## Çıkarılan metin
MOSFED Başkanı Ahmet Güleç: Yabancı işçi düzensiz göç ile karıştırılmamalı
Dünyadaki değişik işgücünü Türkiye’ye çekmek doğru bir yaklaşım ama bunun analizini, planlamasını iyi yapmak gerekiyor. Yabancı işçi konusu düzensiz göç ile karıştırılmamalı. Düzensiz göç politikasıyla yerli işçimiz de toplum da mağdur oluyor. Yabancı işçi getirmenin belirli kriterleri olmalı gerekirse o ülkeye gidip belirli bir süre eğitim verilmeli. Bu firmaların değil devletin gözetim ve denetiminde olmalı. Şu anda mobilya sektörü olarak eleman açığımız var ama işler durgun olduğu için çok etkilemiyor. 6 ay sonra işler açılınca asıl sorun başlayacak.
İHBİR Yönetim Kurulu Başkanı Kazım Taycı: İthal işçi otoritenin kontrolü altında olmalı
Şu anda vasıflı, vasıfsız ara eleman dediğimiz yani üretimde çalışacak mavi yaka dediğimiz bölümde çalışacak insanların hepsini bulmakta zorlanıyoruz. Önceden teknik eleman, vasıflı eleman derdik, şimdi vasıfsız eleman da bulamıyoruz, ara eleman da bulamıyoruz. Şu an beyaz yaka, masa başı bir pozisyonda birisini aradığımız zaman orada birçok başvuru oluyor.
Öncelikle gençlerimizi üretim alanında çalışmaları için teşvik etmemiz gerekiyor. An itibariyle sonuç alamıyoruz. Bu konuda o zaman yurt dışından vasıflı ve vasıfsız tamamıyla otoritenin kontrolü altında olacak şekilde insan getirilmesine sıcak bakıyoruz. Kendi sektörümüz için şu an iş var, sipariş var ama hatlarımızı tam vardiya çalıştıramıyoruz. Maalesef yeterli insanımız yok.
İst. Mob.Kağ. Orman Ür. İB Başkanı Erkan Özkan: Devlet ile işbirliğine hazırız
Nitelikli eleman sorunui mobilya sektöründe de büyüyor. Kalifiye elemanların yetiştirilmesi mesleki eğitimlerle doğrudan bağlantılı. Bunun için meslek liselerinin muhakkak teşvik edilmesi ve gençlerin gerek lisans gerekse ön lisans programlarına yönlendirilmesi gerekiyor. Nitelikli eleman bulma konusunda yaşadığımız sıkıntılar, sektörümüzün verimliliğini doğrudan etkiliyor. Bu sorunun çözümü için kapsamlı bir eylem planı ve iş birlikleri hayati önem taşıyor.

## Verilen görev 1
Yabancı işçi konulu metne göre aşağıdaki soruları yanıtla ve yanıtları aynı harflerle işaretle.
(a) Ahmet Güleç'e göre yabancı işçi getirme işi kimin gözetim ve denetiminde olmalı?
(b) Kazım Taycı'ya göre beyaz yaka, masa başı bir pozisyon için birisi arandığında ne oluyor?
(c) Erkan Özkan'a göre gençler hangi programlara yönlendirilmeli?
## Verilen görev 2
Yabancı işçi konulu metinde "MOSFED Başkanı Ahmet" sözlerinden "asıl sorun başlayacak." sözlerine kadar olan bölümü yeniden yaz ve "mobilya sektörü" ifadesini "inşaat sektörü" ile değiştir.

(Bir veri kümesinden kayıtlar)

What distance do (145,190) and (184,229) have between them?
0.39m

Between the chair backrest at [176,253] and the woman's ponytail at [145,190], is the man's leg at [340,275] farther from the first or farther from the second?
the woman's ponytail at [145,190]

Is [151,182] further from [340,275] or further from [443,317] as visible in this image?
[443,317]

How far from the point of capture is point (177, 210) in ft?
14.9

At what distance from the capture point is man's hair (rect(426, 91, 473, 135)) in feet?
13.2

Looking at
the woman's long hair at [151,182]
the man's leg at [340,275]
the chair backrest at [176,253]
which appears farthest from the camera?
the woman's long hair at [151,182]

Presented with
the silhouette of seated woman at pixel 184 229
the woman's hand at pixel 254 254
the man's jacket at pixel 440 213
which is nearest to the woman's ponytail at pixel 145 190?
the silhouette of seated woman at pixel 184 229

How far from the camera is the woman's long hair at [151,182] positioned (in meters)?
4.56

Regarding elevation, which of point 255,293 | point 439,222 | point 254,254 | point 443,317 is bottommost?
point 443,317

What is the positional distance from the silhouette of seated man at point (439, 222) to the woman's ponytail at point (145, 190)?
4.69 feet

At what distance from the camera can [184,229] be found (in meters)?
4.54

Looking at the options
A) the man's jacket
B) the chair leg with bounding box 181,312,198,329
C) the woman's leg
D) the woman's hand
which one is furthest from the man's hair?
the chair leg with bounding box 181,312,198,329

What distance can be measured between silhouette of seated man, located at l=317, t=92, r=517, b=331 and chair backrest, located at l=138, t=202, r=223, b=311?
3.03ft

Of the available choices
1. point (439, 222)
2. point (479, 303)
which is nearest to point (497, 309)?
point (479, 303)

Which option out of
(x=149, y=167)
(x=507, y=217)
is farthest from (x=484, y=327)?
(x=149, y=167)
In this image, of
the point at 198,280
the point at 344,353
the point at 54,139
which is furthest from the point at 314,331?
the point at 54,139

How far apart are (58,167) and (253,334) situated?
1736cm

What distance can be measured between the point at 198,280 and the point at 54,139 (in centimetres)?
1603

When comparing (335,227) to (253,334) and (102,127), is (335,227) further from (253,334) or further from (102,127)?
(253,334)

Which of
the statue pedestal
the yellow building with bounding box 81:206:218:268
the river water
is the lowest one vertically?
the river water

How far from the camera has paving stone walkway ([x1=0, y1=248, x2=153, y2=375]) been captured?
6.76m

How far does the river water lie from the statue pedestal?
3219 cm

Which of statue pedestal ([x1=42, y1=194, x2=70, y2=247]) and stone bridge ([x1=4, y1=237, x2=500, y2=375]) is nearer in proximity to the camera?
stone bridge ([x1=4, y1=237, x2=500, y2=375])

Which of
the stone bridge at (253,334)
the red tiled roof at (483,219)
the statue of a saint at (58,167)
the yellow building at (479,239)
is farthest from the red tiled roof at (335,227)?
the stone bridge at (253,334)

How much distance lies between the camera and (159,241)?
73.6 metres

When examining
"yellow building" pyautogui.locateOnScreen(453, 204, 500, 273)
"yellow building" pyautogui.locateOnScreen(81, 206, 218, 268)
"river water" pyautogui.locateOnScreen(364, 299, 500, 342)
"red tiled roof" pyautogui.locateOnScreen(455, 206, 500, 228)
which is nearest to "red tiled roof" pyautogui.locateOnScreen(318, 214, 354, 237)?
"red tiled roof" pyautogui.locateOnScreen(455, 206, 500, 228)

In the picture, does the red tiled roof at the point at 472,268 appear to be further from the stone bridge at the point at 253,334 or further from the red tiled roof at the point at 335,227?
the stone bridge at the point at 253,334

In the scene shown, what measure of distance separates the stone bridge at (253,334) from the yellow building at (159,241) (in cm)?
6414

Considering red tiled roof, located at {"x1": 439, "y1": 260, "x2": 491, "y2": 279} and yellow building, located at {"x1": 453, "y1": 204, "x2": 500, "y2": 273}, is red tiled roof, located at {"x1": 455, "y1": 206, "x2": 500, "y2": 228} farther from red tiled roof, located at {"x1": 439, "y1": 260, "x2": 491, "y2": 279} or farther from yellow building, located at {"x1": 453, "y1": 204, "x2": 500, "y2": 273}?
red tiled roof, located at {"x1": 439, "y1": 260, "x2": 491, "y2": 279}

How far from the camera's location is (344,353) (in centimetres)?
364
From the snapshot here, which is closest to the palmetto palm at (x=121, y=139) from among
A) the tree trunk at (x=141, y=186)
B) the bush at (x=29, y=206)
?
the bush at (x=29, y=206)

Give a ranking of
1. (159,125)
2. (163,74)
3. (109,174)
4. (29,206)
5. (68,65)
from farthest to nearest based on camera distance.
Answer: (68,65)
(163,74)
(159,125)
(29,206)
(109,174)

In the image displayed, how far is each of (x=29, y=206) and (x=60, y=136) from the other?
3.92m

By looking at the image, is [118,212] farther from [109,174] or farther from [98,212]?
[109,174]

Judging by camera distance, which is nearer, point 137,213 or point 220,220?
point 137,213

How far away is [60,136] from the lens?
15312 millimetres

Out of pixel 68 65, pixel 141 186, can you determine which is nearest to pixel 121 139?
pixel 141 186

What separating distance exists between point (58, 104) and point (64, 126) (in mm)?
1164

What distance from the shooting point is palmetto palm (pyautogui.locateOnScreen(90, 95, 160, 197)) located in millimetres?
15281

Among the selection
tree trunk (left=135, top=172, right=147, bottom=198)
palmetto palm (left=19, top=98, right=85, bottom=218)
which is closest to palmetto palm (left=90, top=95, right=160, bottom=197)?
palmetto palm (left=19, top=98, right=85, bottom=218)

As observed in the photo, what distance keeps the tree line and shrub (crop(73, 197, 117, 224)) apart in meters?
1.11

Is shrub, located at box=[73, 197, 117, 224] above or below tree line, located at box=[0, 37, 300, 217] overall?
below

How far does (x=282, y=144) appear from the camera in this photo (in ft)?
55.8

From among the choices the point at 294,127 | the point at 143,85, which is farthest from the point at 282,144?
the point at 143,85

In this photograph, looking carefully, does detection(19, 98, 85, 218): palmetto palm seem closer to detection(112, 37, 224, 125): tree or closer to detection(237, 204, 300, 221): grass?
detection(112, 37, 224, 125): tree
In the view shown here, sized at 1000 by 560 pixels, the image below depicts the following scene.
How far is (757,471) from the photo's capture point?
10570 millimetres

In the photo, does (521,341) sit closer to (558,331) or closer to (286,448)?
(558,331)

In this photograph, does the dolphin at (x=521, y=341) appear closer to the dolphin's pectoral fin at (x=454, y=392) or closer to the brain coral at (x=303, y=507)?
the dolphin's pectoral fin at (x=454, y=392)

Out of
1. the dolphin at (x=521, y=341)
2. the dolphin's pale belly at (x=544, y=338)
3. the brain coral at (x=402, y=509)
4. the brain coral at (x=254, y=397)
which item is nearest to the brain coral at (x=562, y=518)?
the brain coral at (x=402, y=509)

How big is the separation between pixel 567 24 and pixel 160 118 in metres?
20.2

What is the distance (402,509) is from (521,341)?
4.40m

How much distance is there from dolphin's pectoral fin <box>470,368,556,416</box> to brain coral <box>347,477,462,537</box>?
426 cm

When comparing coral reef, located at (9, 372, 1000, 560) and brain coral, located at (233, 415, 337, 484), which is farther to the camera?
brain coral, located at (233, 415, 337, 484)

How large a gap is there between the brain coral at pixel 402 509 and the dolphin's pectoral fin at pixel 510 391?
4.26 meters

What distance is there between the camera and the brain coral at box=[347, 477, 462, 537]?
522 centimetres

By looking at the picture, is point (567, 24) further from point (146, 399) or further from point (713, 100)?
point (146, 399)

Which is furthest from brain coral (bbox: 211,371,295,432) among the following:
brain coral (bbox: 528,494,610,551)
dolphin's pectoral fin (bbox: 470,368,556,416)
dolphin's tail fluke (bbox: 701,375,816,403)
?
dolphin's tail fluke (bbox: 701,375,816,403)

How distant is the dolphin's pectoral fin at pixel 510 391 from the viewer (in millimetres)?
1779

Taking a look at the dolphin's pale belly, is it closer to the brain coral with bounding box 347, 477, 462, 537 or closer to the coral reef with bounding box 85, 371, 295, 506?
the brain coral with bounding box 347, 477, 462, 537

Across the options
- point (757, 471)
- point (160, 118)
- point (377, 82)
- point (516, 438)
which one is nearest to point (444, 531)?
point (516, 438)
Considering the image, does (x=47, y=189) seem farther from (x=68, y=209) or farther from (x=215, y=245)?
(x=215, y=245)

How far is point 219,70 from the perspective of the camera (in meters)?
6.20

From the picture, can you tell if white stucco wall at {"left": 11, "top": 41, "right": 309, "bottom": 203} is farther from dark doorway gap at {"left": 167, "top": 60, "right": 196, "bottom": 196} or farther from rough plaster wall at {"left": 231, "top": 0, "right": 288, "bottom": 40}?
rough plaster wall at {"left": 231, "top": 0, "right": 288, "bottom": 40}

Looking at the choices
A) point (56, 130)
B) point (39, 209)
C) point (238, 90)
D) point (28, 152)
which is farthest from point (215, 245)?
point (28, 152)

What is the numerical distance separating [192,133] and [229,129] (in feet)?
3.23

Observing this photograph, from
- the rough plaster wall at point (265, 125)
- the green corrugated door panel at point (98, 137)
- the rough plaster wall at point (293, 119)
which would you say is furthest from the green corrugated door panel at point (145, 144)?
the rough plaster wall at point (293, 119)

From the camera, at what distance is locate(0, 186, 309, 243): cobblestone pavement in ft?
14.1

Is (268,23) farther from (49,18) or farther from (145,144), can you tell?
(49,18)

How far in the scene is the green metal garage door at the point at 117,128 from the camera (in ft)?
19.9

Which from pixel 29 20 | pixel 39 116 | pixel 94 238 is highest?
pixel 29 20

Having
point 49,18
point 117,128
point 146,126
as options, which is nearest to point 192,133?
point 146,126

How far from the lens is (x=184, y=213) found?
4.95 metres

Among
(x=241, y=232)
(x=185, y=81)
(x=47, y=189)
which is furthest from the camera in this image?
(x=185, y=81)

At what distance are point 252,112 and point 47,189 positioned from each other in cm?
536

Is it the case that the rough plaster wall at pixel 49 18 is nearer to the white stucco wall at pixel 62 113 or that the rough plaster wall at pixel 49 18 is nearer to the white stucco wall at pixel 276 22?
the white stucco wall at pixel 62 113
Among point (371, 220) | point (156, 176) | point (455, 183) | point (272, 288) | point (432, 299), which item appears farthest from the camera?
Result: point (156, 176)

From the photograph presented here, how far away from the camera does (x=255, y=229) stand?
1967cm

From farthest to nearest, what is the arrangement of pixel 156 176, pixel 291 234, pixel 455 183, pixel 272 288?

## Doğru çıktı 1
(a) Firmaların değil, devletin gözetim ve denetiminde olmalı.
(b) Birçok başvuru oluyor.
(c) Lisans ve ön lisans programlarına.

## Doğru çıktı 2
MOSFED Başkanı Ahmet Güleç: Yabancı işçi düzensiz göç ile karıştırılmamalı
Dünyadaki değişik işgücünü Türkiye’ye çekmek doğru bir yaklaşım ama bunun analizini, planlamasını iyi yapmak gerekiyor. Yabancı işçi konusu düzensiz göç ile karıştırılmamalı. Düzensiz göç politikasıyla yerli işçimiz de toplum da mağdur oluyor. Yabancı işçi getirmenin belirli kriterleri olmalı gerekirse o ülkeye gidip belirli bir süre eğitim verilmeli. Bu firmaların değil devletin gözetim ve denetiminde olmalı. Şu anda inşaat sektörü olarak eleman açığımız var ama işler durgun olduğu için çok etkilemiyor. 6 ay sonra işler açılınca asıl sorun başlayacak.